Das Alte Schauspielhaus in Stuttgart zeigt Kleists Lustspiel „Der zerbrochene Krug“. Die Inszenierung stellt die Derbheit des Stücks in den Vordergrund.

Stuttgart - Sexuelle Nötigung, Veruntreuung, Amtsmissbrauch – Fehltritte, die häufig die Schlagzeilen füllen und selbstredend als unmoralisch verurteilt werden. Kann man aus diesen Themen eine Komödie bauen? Heinrich von Kleist konnte. Sein Lustspiel der „Der zerbrochene Krug“ wurde zu einem Bühnenklassiker, sein Protagonist, der Dorfrichter Adam, eine Paraderolle für große bis fulminante Schauspieler. Nun hatte das Stück im Alten Schauspielhaus Premiere.

 

Dass die Inszenierung die Derbheit des Lustspiels in den Vordergrund stellt, wird schon beim Bühnenbild (Ausstattung: Konrad Kulke) deutlich: Ein überdimensionaler Misthaufen, darauf ein paar dreckige Dielen und ein Lokus, das Ganze in Schräglage – hier stinkt etwas bis zum Himmel, und die Welt scheint aus den Fugen geraten. Der Bühnenboden öffnet sich, Dorfrichter Adam steigt Mephisto gleich aus der (Un-)Tiefe, Bierdosen werfend, angeschlagen und deutlich verwundet. Michael Hiller als Adam setzt viel Kraft und Körperlichkeit ein und bringt für den prallen Charakter der Rolle die nötige Präsenz mit.

Und gleich wieder folgt ein Beispiel für die gelungene Ausstattung, in der sich immer wieder ein Detail zu einem großen Sinnbild entwickelt: Adam wäscht seine Wunden an einer Pumpe, das Wasser sammelt sich am Bühnenrand, im Verlauf des Stückes werden die Figuren auf dem nassen Boden ausrutschen, den Halt verlieren – denn schließlich wurde alles, was ihnen im Weiteren passiert, vom Dorfrichter ausgelöst. Ob Gerichtsrat Walter (Reinhart von Stolzmann) versucht, seinen Stuhl – genau wie die Gerechtigkeit – wieder gerade zu rücken oder der Dorfrichter vom Lokus aus Gericht hält – diesen mehrdeutigen Bildern zu folgen, bereitet Vergnügen.
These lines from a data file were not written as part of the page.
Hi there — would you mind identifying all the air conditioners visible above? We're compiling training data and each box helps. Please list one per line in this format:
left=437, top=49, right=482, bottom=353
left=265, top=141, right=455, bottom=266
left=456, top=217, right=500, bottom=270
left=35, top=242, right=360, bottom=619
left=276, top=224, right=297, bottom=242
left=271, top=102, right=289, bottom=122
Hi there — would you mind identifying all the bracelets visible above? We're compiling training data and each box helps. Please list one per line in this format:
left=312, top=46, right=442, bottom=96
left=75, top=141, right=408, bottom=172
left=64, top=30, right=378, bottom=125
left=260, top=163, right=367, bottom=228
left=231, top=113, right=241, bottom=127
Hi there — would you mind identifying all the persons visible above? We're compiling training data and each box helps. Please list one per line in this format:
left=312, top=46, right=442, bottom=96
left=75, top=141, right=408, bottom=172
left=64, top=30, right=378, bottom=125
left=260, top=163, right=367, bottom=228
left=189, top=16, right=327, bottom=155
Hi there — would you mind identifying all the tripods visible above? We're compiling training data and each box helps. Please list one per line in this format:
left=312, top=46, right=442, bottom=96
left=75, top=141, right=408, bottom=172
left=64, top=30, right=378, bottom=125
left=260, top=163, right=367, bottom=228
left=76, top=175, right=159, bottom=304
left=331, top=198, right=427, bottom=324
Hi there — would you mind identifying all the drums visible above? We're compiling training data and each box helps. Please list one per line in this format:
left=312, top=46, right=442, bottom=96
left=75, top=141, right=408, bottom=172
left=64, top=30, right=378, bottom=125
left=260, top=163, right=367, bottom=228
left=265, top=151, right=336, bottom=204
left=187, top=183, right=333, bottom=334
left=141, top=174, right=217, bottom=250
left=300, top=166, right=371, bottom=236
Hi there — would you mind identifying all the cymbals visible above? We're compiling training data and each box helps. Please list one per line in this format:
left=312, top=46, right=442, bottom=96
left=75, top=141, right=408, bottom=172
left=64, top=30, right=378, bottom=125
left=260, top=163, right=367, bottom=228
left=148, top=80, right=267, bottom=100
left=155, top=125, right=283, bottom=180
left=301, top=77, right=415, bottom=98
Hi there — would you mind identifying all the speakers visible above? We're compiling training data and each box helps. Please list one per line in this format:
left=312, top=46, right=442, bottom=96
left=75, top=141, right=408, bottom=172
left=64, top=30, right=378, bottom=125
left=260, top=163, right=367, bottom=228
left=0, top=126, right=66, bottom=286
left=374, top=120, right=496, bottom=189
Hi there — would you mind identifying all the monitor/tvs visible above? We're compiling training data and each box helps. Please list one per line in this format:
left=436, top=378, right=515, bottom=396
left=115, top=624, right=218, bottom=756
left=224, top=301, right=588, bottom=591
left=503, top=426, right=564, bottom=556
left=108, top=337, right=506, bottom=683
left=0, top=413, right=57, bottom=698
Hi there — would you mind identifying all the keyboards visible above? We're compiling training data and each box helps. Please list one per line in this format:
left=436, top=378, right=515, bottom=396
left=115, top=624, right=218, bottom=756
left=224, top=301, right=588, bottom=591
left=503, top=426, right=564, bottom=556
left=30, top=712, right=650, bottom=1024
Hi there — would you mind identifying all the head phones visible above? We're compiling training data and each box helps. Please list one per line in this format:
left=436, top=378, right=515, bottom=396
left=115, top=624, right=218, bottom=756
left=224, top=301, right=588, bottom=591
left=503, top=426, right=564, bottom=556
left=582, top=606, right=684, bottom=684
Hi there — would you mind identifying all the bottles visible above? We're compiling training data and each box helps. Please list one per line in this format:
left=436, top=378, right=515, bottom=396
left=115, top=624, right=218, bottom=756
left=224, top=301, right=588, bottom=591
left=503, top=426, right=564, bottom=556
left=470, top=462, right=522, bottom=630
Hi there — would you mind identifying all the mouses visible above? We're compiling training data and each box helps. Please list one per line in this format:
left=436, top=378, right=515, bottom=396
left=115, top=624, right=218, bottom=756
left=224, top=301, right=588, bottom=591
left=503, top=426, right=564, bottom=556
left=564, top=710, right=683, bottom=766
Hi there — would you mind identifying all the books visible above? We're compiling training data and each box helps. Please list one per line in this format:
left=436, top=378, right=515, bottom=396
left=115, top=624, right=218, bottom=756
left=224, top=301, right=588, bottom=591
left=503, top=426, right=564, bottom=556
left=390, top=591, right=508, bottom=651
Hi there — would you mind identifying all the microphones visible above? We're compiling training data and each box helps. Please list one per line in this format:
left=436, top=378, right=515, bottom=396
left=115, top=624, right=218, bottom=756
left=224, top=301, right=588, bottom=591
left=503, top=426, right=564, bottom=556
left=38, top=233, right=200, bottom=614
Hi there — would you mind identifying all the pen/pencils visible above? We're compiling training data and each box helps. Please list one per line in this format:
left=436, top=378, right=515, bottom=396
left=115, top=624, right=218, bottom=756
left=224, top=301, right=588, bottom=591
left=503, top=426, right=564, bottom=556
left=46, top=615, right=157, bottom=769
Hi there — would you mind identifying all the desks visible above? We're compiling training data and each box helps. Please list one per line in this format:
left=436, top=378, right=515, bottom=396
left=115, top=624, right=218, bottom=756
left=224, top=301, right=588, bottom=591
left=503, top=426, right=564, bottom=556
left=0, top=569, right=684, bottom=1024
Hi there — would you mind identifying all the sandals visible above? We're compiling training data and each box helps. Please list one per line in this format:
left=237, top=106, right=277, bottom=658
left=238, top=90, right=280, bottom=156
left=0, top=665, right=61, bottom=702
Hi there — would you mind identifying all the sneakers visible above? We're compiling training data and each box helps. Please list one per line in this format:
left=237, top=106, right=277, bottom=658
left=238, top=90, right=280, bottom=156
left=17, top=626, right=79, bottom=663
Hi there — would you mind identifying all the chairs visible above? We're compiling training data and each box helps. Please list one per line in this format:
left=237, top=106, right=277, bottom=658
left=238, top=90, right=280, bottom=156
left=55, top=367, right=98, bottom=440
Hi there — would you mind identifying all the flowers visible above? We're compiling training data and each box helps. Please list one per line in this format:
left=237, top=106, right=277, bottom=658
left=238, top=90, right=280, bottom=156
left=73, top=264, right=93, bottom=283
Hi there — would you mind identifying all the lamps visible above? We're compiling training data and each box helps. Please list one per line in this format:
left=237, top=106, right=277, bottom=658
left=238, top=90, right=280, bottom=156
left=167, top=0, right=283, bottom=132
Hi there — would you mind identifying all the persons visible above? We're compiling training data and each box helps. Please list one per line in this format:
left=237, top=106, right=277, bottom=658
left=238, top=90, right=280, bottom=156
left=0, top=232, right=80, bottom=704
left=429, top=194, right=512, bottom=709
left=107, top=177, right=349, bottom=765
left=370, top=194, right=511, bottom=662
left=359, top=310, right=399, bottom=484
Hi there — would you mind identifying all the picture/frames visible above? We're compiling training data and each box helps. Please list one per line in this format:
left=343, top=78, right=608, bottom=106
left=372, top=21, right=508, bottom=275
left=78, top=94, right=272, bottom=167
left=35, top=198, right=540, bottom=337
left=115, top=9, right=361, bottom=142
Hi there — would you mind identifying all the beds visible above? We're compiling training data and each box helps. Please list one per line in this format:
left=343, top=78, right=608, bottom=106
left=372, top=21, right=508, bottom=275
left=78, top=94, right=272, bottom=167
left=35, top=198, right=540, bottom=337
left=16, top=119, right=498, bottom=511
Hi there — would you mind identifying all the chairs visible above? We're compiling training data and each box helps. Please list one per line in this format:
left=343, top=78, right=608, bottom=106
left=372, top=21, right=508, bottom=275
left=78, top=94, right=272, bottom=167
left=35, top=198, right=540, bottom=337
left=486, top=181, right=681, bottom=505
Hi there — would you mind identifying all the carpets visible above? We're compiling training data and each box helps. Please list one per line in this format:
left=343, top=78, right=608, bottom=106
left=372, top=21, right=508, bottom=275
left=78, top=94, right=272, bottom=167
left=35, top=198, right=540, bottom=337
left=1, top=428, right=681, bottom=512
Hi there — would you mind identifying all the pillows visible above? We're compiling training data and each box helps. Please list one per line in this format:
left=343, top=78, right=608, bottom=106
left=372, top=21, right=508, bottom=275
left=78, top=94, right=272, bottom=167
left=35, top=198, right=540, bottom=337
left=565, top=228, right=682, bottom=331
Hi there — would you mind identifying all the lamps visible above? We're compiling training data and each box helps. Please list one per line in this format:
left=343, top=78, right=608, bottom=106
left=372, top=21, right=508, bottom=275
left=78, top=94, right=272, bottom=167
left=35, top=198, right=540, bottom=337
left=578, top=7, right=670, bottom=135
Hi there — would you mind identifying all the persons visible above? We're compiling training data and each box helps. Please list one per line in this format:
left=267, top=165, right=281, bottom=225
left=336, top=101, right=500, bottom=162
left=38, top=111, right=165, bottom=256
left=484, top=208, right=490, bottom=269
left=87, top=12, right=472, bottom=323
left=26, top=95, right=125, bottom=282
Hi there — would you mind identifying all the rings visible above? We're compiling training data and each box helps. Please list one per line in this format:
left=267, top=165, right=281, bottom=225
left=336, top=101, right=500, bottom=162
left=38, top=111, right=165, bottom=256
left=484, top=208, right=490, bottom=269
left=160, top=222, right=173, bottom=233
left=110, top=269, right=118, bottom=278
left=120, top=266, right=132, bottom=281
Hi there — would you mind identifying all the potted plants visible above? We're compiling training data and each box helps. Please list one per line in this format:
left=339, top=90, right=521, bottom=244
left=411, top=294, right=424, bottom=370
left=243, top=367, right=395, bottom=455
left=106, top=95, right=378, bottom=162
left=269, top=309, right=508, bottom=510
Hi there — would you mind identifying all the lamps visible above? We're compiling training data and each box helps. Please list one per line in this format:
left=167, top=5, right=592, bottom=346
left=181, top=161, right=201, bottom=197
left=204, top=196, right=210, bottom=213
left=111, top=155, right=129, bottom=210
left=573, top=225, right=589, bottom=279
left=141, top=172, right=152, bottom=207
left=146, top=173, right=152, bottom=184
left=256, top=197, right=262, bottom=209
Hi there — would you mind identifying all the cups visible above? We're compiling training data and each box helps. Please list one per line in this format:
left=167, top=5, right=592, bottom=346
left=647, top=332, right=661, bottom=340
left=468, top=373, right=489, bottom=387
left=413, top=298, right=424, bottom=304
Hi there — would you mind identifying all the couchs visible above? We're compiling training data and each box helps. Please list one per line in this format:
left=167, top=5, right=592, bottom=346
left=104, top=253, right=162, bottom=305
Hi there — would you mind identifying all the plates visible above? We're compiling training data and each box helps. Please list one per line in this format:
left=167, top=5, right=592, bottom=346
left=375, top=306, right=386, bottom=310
Viel an Kleists Wortwitz geht verloren

Was in der Inszenierung hier in Fülle vorhanden ist, fehlt ihr allerdings an anderen Stellen. So setzt der Regisseur Volkmar Kamm beinahe durchgängig auf laute Töne und Geschwindigkeit, wodurch viel an Kleists Wortwitz verloren geht – der bräuchte mehr akzentuierte Pausen, um sich voll zu entfalten. Auch den Charakteren bleibt dadurch wenig Raum, so durchläuft der Schreiber Licht (Harald Pilar von Pilchau) keinen Prozess vom Bückling zum Karrieristen, sondern bleibt durchgängig gleich. Nicht nur ihm, auch anderen Figuren bleibt eine Entwicklung verwehrt, was sie teilweise klischeehaft wirken lässt, andererseits erfüllen sie so ihre komödiantische Funktion durchaus.

Einzig die Figur der Eve (Ulla Schlegelberger) leidet unter dem Fehlen der leisen Töne, ihr rotzig-görenhaftes Spiel hat wenig mit dem von Kleist angelegten moralisch integren und sich der Liebe opfernden Gegenentwurf zu Adam gemein – mehr Verzweiflung als Wut brächte sie dem Publikum emotional näher.

Mehr komödiantisches Potenzial könnte auch der Figur des Dorfrichters entlockt werden. Doch was als Kritik gelesen werden kann, beweist im Gegenzug auch, dass die Regie stringent der Lesart des derben Lustspiels folgt.